Le président turc essuie un revers face à l’opposition lors des élections locales

ANKARA, Turquie — Le principal parti d’opposition en Turquie a conservé son contrôle sur des villes clés et a réalisé d’énormes progrès ailleurs lors des élections locales de dimanche. 

Ces résultats ont profondément contrarié le président Recep Tayyip Erdogan, qui avait pour objectif de reprendre le contrôle de ces zones urbaines.
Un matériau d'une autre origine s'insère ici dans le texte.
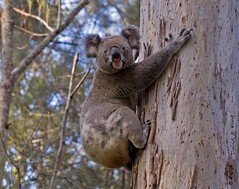 koala Story - hope you enjoy it. (daKing pics) Tags: koala goldcoast australiananimals queenslandaustralia coombabah supershot animaladdiction impressedbeauty vosplusbellesphotos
Avec plus de 90 % des urnes dépouillées, le maire sortant d’Istanbul, Ekrem Imamoglu, du Parti républicain du peuple (CHP), était largement en tête dans la plus grande ville et pôle économique de la Turquie, selon l’agence publique Anadolu.

Mansur Yavas, le maire de la capitale Ankara, a conservé son siège avec une étonnante différence de 25 points sur son adversaire, selon les résultats.

Au total, le CHP a remporté les municipalités de 36 des 81 provinces turques, selon Anadolu, ouvrant ainsi la voie à de nombreux bastions du parti de M. Erdogan. Il a remporté 37 % des voix à l’échelle nationale, contre 36 % pour le parti présidentiel, marquant la plus grande victoire électorale du CHP depuis l’arrivée au pouvoir de M. Erdogan il y a 20 ans.

M. Erdogan a reconnu le revers électoral dans un discours prononcé depuis le balcon du palais présidentiel, affirmant que son parti avait subi «une perte d’altitude» à travers la Turquie. Le peuple a passé un «message» que son parti «analysera» en se livrant à une autocritique «courageuse», a-t-il déclaré.

«Malheureusement, neuf mois après notre victoire aux élections du 28 mai, nous n’avons pas pu obtenir le résultat souhaité lors des élections locales, a affirmé M. Erdogan. Nous corrigerons nos erreurs et remédierons à nos lacunes.»

Il s’est engagé à poursuivre le programme économique introduit l’année dernière et visant à lutter contre l’inflation.

Le vote a été considéré comme un baromètre de la popularité du président, alors qu’il cherchait à reprendre le contrôle de zones urbaines clés qu’il avait perdues face à l’opposition lors des élections d’il y a cinq ans. Les victoires du CHP à Ankara et Istanbul en 2019 ont brisé l’aura d’invincibilité de M. Erdogan.

Le principal champ de bataille du président turc de 70 ans était Istanbul, une ville de 16 millions d’habitants où il est né et a grandi et où il a débuté sa carrière politique en tant que maire en 1994.

Ce résultat a donné un nouvel élan à l’opposition, divisée et démoralisée après une défaite face à M. Erdogan et à son parti au pouvoir, le Parti de la justice et du développement (AKP), à orientation islamique, lors des élections présidentielles et parlementaires de l’année dernière.

«Les électeurs ont décidé d’établir un nouvel ordre politique en Turquie, a déclaré le leader du CHP, Ozgur Ozel, devant une foule de partisans en liesse. Aujourd’hui, les électeurs ont décidé de changer la situation en Turquie, qui dure depuis 22 ans, et d’ouvrir la porte à un nouveau climat politique dans notre pays.»

Sinan Ulgen, qui est directeur du groupe de réflexion Edam, basé à Istanbul, mentionne que «ce résultat surprenant» était dû au fait que les électeurs voulaient punir le parti au pouvoir pour «la profondeur d’un malaise économique». 

En raison de la montée en flèche de l’inflation, de nombreux ménages turcs ont du mal à s’offrir les produits de base.

Quelque 61 millions de personnes, dont plus d’un million de nouveaux électeurs, étaient éligibles pour voter pour toutes les municipalités métropolitaines, les maires de villes et de districts ainsi que les administrations de quartier.

Le taux de participation était d’environ 76%, selon l’agence publique Anadolu, contre 87% l’année dernière.

Quelque 594 000 agents de sécurité étaient en service dans tout le pays pour assurer le bon déroulement du vote. Néanmoins, une personne a été tuée et 11 autres blessées dans la ville de Diyarbakir, où un conflit sur l’élection d’un administrateur de quartier a dégénéré, a rapporté l’agence publique Anadolu. 

Au moins six personnes ont également été blessées lors des combats qui ont éclaté dans la province voisine de Sanliurfa.

Les analystes estiment qu’une solide performance du parti de M. Erdogan aurait renforcé sa détermination à inaugurer une nouvelle constitution — une constitution qui refléterait ses valeurs conservatrices et lui permettrait de gouverner au-delà de 2028, date à laquelle son mandat actuel prendra fin.

M. Erdogan, qui a présidé la Turquie pendant plus de deux décennies — en tant que premier ministre depuis 2003 et président depuis 2014 — plaide en faveur d’une nouvelle constitution qui mettrait les valeurs familiales au premier plan.